Turnabout, they say, is fair play….

Later, I sent Brian Nollinger duplicates of the developed photographs and a letter attesting to their authenticity. I added a P.S.: “The ball’s in your court, Doc.”

The anthropology professor was one of those urban people who refuse to own an automobile. He got around the Emory campus on foot or bicycle, and he bummed rides to the Yerkes field station with whichever of his colleagues happened to be going that way. In the middle of March, he arrived in Beulah Fork on a Greyhound bus, and I met him in front of Ben Sadler’s hole-in-the-wall laundry (known locally as the Greyhound Depot Laundry) on Main Street. After introducing Nollinger to Ben (dry cleaner and ticket agent nonpareil) as my nephew, I led the newcomer across the street to the West Bank, where, for over a year, I had lived in the upstairs storage room and taken all my meals in the restaurant proper. Although I could have easily afforded to build a house of my own, or at least to rent a vacation chalet near Muscadine Gardens, I refused to do so in the dogged expectation that RuthClaire and I would eventually reunite at Paradise Farm.

“Take me out there,” Nollinger said over a cold Budweiser in the empty dining area late that afternoon.

“I’d have to call first. And if I tell her why we want to come, she’ll hang up.”
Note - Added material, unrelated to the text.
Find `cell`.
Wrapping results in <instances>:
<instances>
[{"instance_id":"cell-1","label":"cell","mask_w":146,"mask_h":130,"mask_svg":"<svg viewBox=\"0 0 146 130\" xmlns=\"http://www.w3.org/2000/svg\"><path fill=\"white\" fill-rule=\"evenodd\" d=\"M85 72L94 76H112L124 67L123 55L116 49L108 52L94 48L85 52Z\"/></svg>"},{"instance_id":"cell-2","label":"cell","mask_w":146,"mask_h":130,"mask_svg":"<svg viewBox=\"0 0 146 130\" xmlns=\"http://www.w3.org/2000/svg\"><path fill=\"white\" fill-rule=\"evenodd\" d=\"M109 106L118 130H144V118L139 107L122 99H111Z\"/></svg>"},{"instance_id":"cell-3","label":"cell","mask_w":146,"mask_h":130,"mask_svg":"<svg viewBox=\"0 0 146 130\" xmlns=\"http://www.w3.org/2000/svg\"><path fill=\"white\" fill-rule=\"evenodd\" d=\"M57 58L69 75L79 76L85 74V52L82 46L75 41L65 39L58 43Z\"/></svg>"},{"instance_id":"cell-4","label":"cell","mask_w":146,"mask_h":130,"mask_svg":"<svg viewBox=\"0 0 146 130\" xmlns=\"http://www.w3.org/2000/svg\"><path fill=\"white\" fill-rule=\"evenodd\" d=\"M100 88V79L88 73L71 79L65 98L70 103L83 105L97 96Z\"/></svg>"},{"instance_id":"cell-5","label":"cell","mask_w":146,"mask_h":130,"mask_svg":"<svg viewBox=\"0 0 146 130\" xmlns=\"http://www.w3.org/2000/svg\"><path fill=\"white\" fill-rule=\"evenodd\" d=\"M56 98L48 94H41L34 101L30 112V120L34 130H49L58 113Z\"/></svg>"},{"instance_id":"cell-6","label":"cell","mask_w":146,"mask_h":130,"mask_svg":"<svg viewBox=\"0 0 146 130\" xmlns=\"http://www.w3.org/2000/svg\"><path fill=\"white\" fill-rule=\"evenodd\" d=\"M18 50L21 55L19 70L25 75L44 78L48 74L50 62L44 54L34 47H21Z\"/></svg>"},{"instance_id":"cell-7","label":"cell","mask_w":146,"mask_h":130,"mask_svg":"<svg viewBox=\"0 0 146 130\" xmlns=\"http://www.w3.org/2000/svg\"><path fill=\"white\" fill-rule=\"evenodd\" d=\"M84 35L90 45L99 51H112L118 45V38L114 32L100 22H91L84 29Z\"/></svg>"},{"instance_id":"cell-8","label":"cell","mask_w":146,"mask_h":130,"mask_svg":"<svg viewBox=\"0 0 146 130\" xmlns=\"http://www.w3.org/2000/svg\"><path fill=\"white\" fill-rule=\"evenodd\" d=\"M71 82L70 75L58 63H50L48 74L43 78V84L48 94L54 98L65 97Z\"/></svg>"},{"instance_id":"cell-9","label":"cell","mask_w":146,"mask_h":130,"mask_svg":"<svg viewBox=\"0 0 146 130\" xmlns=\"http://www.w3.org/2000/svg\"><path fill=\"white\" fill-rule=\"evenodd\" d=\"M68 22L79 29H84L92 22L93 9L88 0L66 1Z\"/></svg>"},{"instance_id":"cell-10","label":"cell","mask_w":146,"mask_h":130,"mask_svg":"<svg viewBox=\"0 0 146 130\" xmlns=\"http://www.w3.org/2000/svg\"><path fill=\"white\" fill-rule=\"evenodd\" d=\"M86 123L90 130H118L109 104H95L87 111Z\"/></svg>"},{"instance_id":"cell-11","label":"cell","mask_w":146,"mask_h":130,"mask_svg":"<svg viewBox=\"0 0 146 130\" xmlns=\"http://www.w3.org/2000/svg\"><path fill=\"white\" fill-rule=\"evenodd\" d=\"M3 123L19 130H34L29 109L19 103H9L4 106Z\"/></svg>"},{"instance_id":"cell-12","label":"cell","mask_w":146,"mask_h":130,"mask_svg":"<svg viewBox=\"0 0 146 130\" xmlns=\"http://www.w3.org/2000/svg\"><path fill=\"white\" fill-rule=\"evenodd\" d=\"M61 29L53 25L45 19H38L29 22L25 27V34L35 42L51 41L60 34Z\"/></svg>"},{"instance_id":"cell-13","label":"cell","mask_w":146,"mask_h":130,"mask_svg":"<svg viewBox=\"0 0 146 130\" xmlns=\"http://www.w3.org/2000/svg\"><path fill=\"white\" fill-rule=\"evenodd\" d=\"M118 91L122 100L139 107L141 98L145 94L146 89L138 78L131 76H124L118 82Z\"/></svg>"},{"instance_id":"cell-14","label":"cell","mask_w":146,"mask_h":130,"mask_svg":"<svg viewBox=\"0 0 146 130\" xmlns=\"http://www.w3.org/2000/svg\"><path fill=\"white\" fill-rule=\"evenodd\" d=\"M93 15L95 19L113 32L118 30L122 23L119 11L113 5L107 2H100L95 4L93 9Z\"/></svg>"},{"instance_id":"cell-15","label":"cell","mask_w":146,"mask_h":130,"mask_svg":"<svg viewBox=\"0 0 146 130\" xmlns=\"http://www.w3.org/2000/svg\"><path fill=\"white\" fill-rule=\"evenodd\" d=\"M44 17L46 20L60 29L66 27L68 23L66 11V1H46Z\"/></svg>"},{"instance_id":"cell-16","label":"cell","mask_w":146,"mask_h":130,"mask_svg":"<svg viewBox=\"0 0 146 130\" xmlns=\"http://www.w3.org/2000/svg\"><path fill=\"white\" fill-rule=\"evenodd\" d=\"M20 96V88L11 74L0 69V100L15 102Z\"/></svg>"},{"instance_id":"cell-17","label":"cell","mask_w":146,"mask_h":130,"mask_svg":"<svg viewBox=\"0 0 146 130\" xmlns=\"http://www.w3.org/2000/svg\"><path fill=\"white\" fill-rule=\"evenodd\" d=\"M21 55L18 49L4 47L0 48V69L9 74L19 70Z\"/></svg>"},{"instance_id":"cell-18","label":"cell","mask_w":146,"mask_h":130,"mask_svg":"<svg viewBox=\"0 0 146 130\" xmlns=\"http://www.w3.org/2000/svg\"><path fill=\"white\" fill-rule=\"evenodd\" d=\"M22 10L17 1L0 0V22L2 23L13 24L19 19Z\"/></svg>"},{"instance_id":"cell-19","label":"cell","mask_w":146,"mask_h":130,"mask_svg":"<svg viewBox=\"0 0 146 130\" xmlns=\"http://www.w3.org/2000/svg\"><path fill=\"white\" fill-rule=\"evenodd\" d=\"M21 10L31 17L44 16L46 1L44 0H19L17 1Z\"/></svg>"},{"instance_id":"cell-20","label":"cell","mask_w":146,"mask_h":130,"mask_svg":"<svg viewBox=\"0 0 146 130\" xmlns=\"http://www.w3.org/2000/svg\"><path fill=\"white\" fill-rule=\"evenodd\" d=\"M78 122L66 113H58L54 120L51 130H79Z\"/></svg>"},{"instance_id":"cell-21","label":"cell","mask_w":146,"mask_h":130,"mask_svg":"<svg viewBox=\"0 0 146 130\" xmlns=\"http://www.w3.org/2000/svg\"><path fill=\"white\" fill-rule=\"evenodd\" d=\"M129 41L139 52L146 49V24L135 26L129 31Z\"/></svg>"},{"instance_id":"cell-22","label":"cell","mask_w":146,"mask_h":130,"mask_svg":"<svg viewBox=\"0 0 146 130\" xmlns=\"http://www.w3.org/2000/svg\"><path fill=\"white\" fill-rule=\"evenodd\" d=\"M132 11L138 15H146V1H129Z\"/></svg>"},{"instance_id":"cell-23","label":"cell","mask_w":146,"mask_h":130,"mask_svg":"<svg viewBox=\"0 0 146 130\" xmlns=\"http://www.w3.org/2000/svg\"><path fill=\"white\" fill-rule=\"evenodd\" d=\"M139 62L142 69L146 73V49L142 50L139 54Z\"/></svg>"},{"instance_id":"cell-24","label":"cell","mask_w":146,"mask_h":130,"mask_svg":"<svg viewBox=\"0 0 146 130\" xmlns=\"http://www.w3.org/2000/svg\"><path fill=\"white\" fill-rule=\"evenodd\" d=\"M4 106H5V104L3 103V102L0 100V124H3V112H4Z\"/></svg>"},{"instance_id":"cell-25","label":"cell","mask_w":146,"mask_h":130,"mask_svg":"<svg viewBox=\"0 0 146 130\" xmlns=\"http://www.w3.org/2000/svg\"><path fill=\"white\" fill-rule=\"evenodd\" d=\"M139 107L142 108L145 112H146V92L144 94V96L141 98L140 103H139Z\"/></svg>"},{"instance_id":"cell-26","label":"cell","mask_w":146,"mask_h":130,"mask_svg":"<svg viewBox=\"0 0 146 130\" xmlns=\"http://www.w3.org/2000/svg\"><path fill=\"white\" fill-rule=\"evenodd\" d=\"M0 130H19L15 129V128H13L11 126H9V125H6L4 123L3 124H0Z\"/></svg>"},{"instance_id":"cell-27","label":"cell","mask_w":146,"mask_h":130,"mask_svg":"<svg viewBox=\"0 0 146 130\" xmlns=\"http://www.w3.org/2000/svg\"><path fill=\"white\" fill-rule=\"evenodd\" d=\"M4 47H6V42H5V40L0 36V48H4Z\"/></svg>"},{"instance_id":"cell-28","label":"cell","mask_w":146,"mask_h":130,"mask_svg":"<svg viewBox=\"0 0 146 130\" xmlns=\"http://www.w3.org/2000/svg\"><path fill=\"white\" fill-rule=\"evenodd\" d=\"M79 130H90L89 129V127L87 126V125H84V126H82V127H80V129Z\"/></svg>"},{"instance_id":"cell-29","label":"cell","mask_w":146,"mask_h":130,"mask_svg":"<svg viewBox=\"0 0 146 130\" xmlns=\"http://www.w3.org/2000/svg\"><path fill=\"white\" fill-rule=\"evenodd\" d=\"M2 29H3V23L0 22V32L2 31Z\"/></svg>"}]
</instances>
My “nephew” fanned his photos of Adam out across the maroon tablecloth. “You didn’t have an invitation to take these, Mr. Loyd. Why so prim and proper now?”

“My unscrupulosity has well-defined limits.”

Nollinger sniggered. Then he tapped one of the prints. “Adam, as your ex-wife calls the creature, is definitely a protohuman. Even though I’m a primate ethologist and physical anthropologist, not a hotshot fossil finder like the Leakeys or A. Patrick Blair, I’d stake my reputation on it.” He reconsidered. “I mean, I’d establish my reputation with a demonstration of that claim. Adam is a living specimen of the hominid Homo habilis or Homo zarakalensis, depending on which ‘expert’ you consult. In any case, your wife has no right to keep her amazing friend cloistered away incognito on Paradise Farm.”

“That’s what I’ve always thought. Edna Twiggs is bound to find out sooner or later, and RuthClaire’ll have hell to pay in Beulah Fork.”

“Mr. Loyd, your wife’s foremost obligation is to advance our knowledge about human origins.”

“That’s a narrow way of looking at it. She also has her reputation to consider.”

“Sir, haven’t you once wondered how a prehistoric hominid happened to show up in a pecan grove in western Georgia?”